This is all new for me....I do not have any information other than what I was told during the tour. I'm trying to learn as much as possible before making a decision. I had mentioned that to the sales person I said if I'm paying let's say $4000.00 for a 14 night stay at Beach Club and my payments add up to $7200.00 plus annual dues how is this better. Her response, after ten years I won't be paying that I'd be paying only the annual dues.
So much information I don't know......
 
VGF expires in early 2064 so that is 48 years left. And there are maintenance fees on top of the initial purchase. Each resort has it's own expiration but shouldn't be the sole determining factor.

Wow!! I'll have to call the sales person. She stated we'd have 55 years of use....stating they're giving us an extra 5 years.... Hmmmmm......
 
Wow!! I'll have to call the sales person. She stated we'd have 55 years of use....stating they're giving us an extra 5 years.... Hmmmmm......

You do not get any extra years on the contract for buying directly from Disney (there is maybe a weird exception if you are buying Old Key West). Every DVC resort has an end date, and all owners (resale or direct) have the same end date (again with the possible exception of Old Key West).
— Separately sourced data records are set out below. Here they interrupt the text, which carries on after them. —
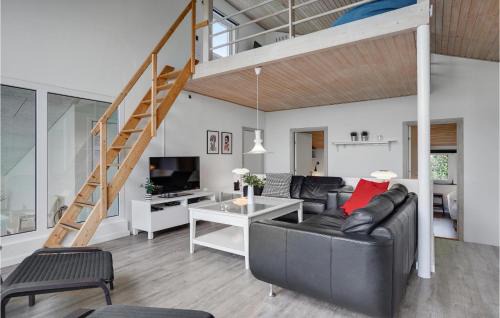 Øer Strand House | Awesome Home In Ebeltoft With Sauna
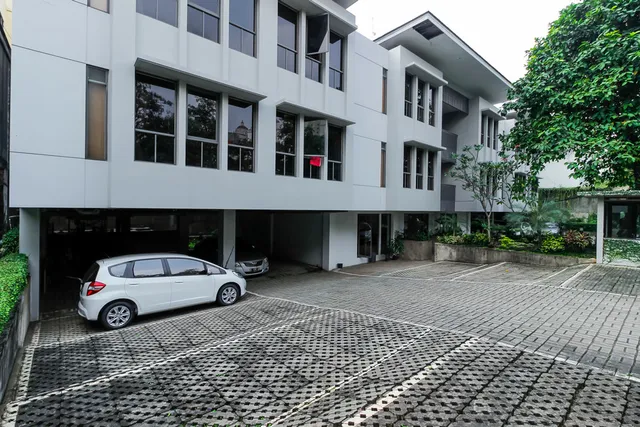 RedDoorz @ Patal Senayan 4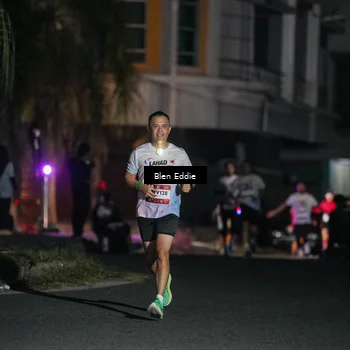 Runner Photo 7739765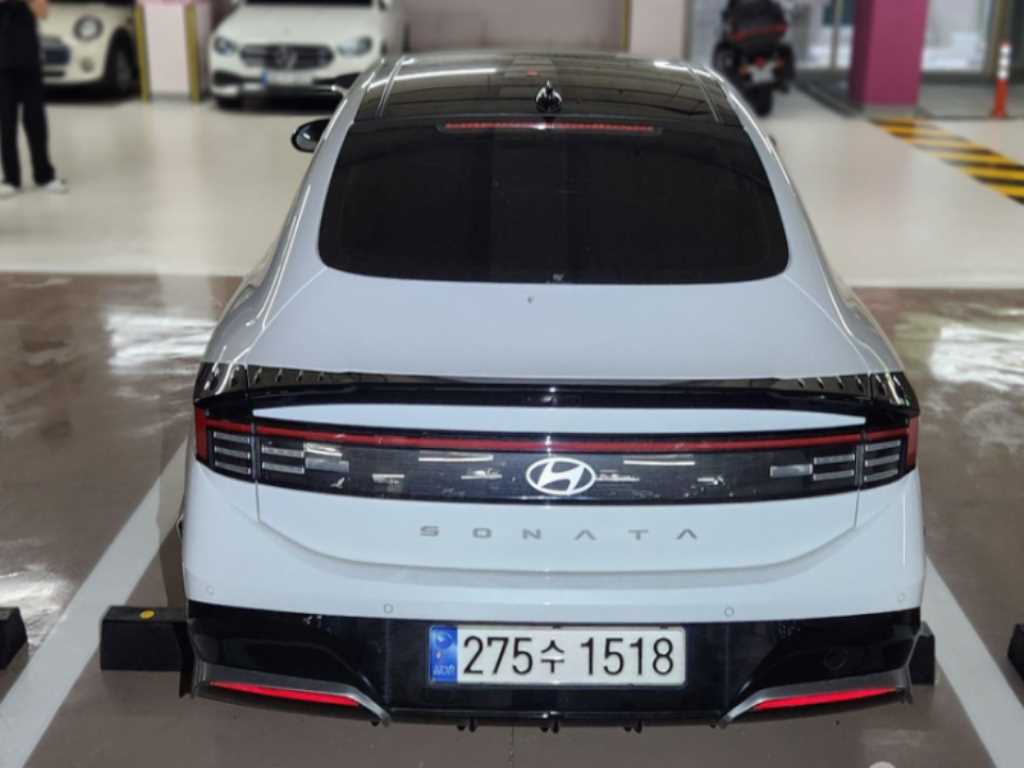 HYUNDAI Sonata - Vista 4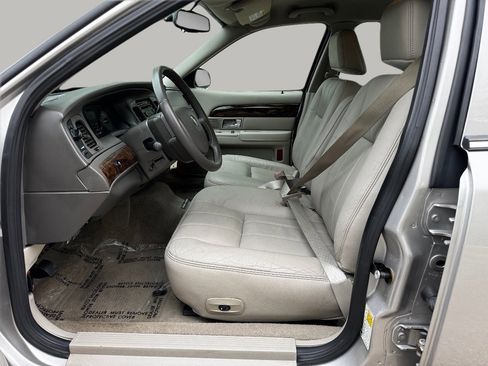 Used 2010 Mercury Grand Marquis LS RWD image 16
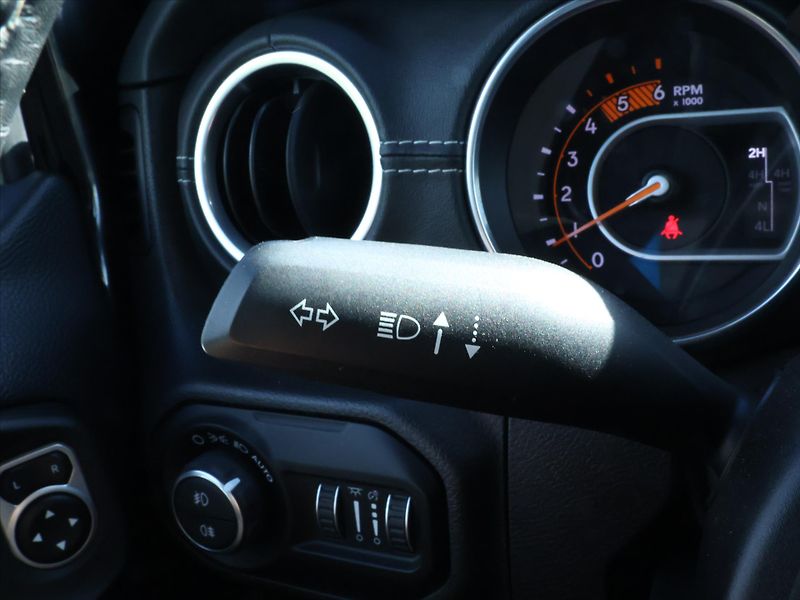 Jeep Wrangler 2.1 CRD 147kW Aut. Unlimited - fotka 17 z 28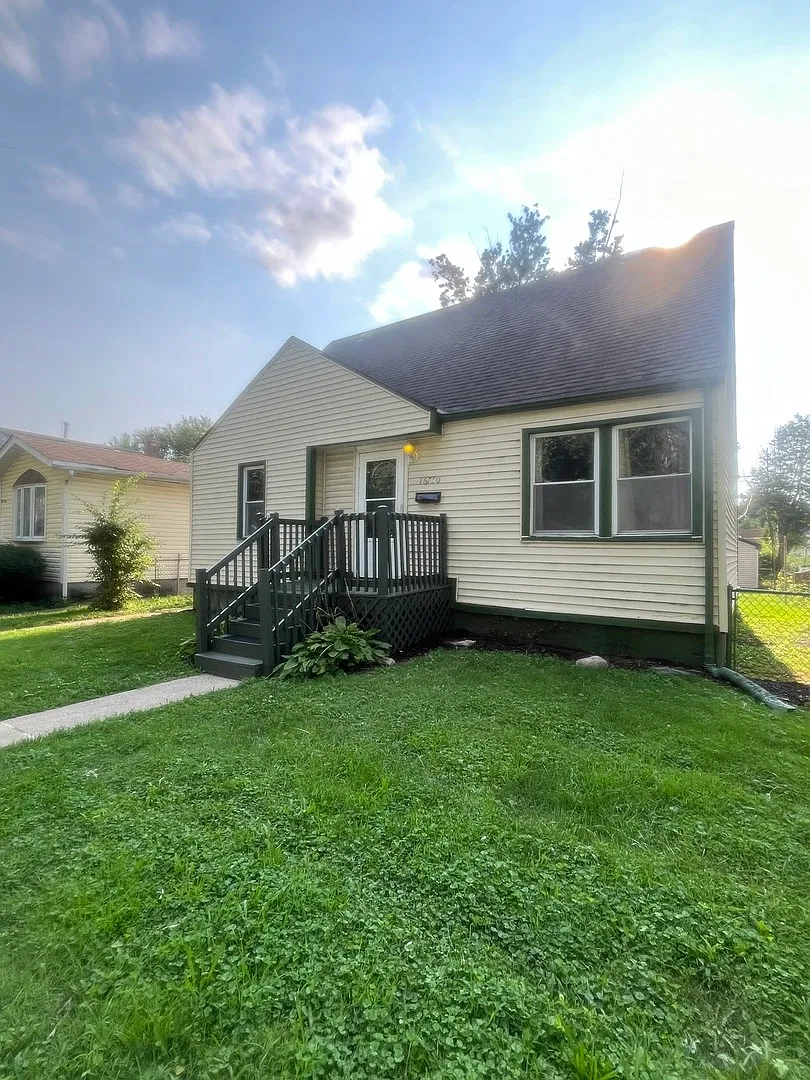 4 bed, $2,500 — Photo 2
Do you have a particular attachment to Grand Floridian, and would you consider any other resort? Grand Floridian (along with the Polynesian) is pretty much the most expensive DVC resort at Disneyworld if you take into account how many points you need to book a room. A 1 bedroom at Saratoga Springs only costs 241 points per week in July (compared to 340 points at Grand Floridian) and the points are cheaper (much cheaper if you buy resale).